Apache Storm is an open-source, distributed, fault-tolerant, distributed computing system. Using Apache Storm allows you to run large-scale applications on large clusters of servers. With Storm, you can run Apache Hadoop on a single machine or across multiple machines, and scale up your application without any change to your application logic. Because of the distributed nature of the system, it can scale to a nearly infinite scale in terms of the number of nodes. You can use Apache Storm for processing streaming streams of data from your Hadoop clusters in real-time or process large amounts of batch jobs on the cluster.

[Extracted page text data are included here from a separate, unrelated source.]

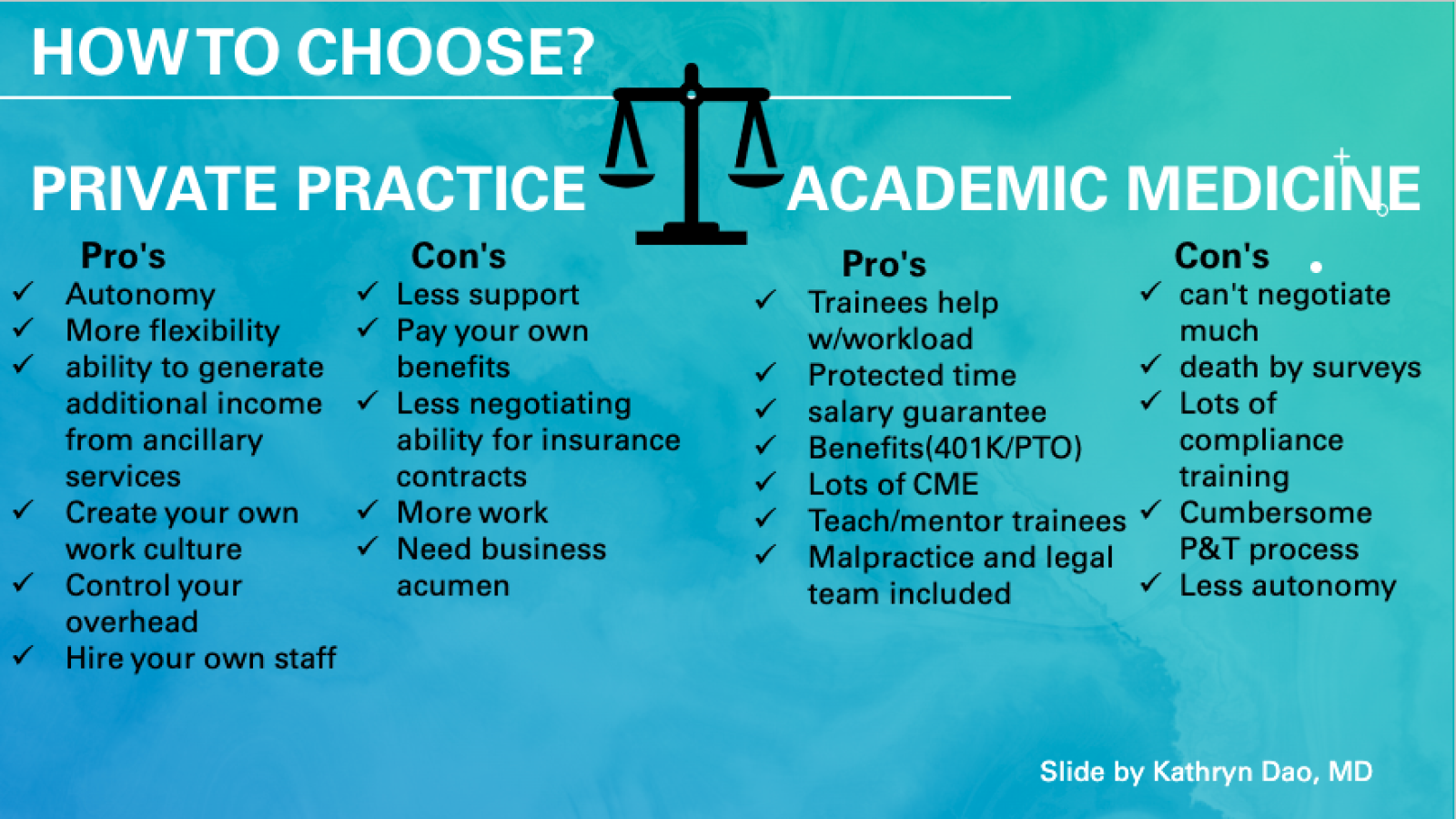 HOW TO CHOOSE?

PRIVATE PRACTICE

Pro's
✓ Autonomy
✓ More flexibility
✓ ability to generate additional income from ancillary services
✓ Create your own work culture
✓ Control your overhead
✓ Hire your own staff

Con's
✓ Less support
✓ Pay your own benefits
✓ Less negotiating ability for insurance contracts
✓ More work
✓ Need business acumen

ACADEMIC MEDICINE

Pro's
✓ Trainees help w/workload
✓ Protected time
✓ salary guarantee
✓ Benefits(401K/PTO)
✓ Lots of CME
✓ Teach/mentor trainees
✓ Malpractice and legal team included

Con's
✓ can't negotiate much
✓ death by surveys
✓ Lots of compliance training
✓ Cumbersome P&T process
✓ Less autonomy

Slide by Kathryn Dao, MD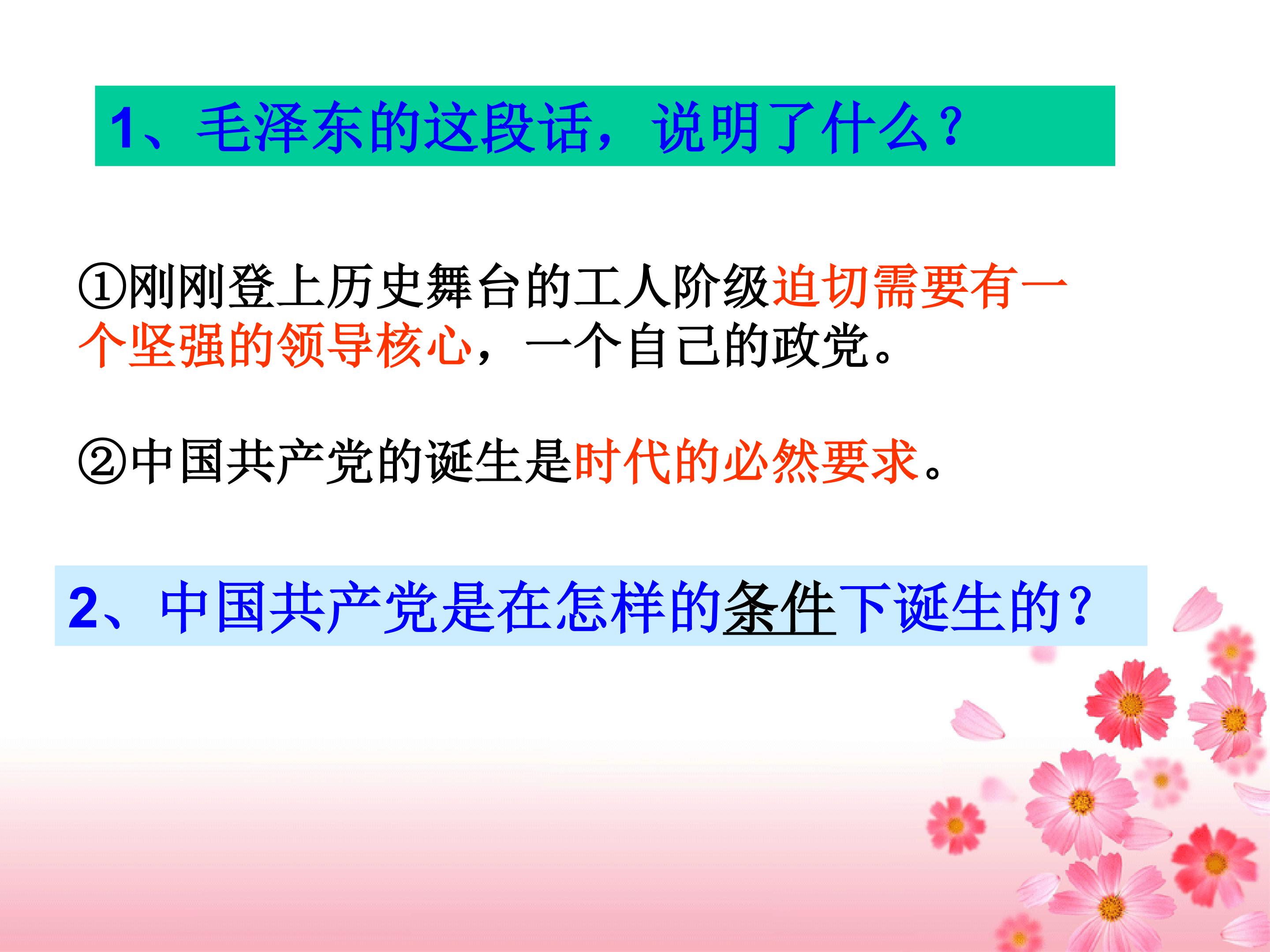 1、毛泽东的这段话，说明了什么？

①刚刚登上历史舞台的工人阶级迫切需要有一个坚强的领导核心，一个自己的政党。

②中国共产党的诞生是时代的必然要求。

2、中国共产党是在怎样的条件下诞生的？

Apache Storm tools can give you highly reliable processing of large data, with an ability to quickly replay data if it wasn't processed correctly the first time around. Using Apache Storm also guarantees guaranteed processing of unprocessed data and the ability to easily run batch processing and schedulers across multiple machines. Besides, using Storm on Hadoop makes it easy to develop highly performant applications in the large. Using Apache Storm with Hadoop allows you to build highly optimized applications and run them on large clusters. Using Apache Storm, you can create a virtual cluster that contains a large number of machines and then easily use Apache's Apache Mesos framework to run highly optimized applications on those virtual machines.

Apache Storm can be deployed on a cluster of nodes. It has three components namely Nimbus Node, Supervisor Node, and Zookeeper Cluster.

The following picture shows the architecture of Apache Storm.

cloudduggu Storm Architecture

Let us see the components of Apache Storm in detail.

1. Apache Storm Nimbus Node

Storm Nimbus node acts as a master node of Hadoop. Its responsibility is to distribute the application code across multiple worker nodes. Nimbus node kept assigning the task to worker nodes and monitors those tasks. If the Nimbus node detects any task failure then it restarts those failed tasks. Nimbus uses Zookeeper to store all its data and in a cluster of nodes, there is one nimbus node. If there is a failure in the Nimbus node then it will not impact already running the task on worker nodes.

2. Zookeeper

Zookeeper is used to maintain the states associated with the cluster and different types of tasks submitted to Storm. Its main task is to maintain the communication between Nimbus and the Supervisor nodes. Zookeeper maintains all data associated with storm hence in case if Nimbus node or Supervisor nodes are terminated then it will not affect the cluster.

3. Apache Storm Supervisor Nodes

Storm Supervisor nodes act as slave nodes of Hadoop. These nodes are worker nodes of Storm. Supervisor nodes are responsible to create, start, and stop the worker process on nodes. In case of failure, it is started to avoid any issue. One Supervisor node handles multiple worker processing for that node.

Apache Storm Data Model

In the Apache Storm data model, a tuple is a basic unit of data. A tuple has a predefined list of fields. Each field can be a char, integer, long, char, float, Boolean, and so on. To define a user tuple, Storm provides API to define customize data type.

Apache Storm Topology

Storm topology is used to perform real-time computation. It represents a graph of computation. A topology can be created by a user and deploy on a Storm cluster to process data. Once a topology is deployed in the Storm cluster then each node performs some action and passes the result to another node for further action.

The following figure shows the Storm topology.

Cloudduggu Storm Topology

Let us see each component of Storm topology.

1. Spout

The spout is used to read or listen to data from external sources and release in Storm. It is a source of the tuple. The spout can be defined by using the “backtype.storm.spout.ISpout” interface.

The following are some important methods of Spout.

1.1 nextTuple()

This method is used to define the login to read data from the external source and pass it further. Storm calls this function to find the next tuple from the input source.

1.2 ack(Object messageId)

This method is used when the tuple is processed by topology. Once processing is completed, a cleanup activity is started to make sure that the same tuple message ID should not be processed.

1.3 fail(Object messageId)

This method is used when the tuple is not processed successfully. In that case, a message is again passed in nextTuple() for reprocessing.

1.4 open()

This method is used to define the login to connect to external sources to receive input data. Storm calls this method only once. Once a connection is established with external sources then the nextTuple method keeps getting data and release it further.

2. Bolt

Bolt is used to performing data transformation of tuples in Storm. To perform the complex transformation, multiple Bolts coordinate with each other to fulfill the requirement.

The following are some important methods of Bolt.

2.1 execute(Tuple input)

This method is used to process each tuple and generate output in the form of more tuples or stores in the database.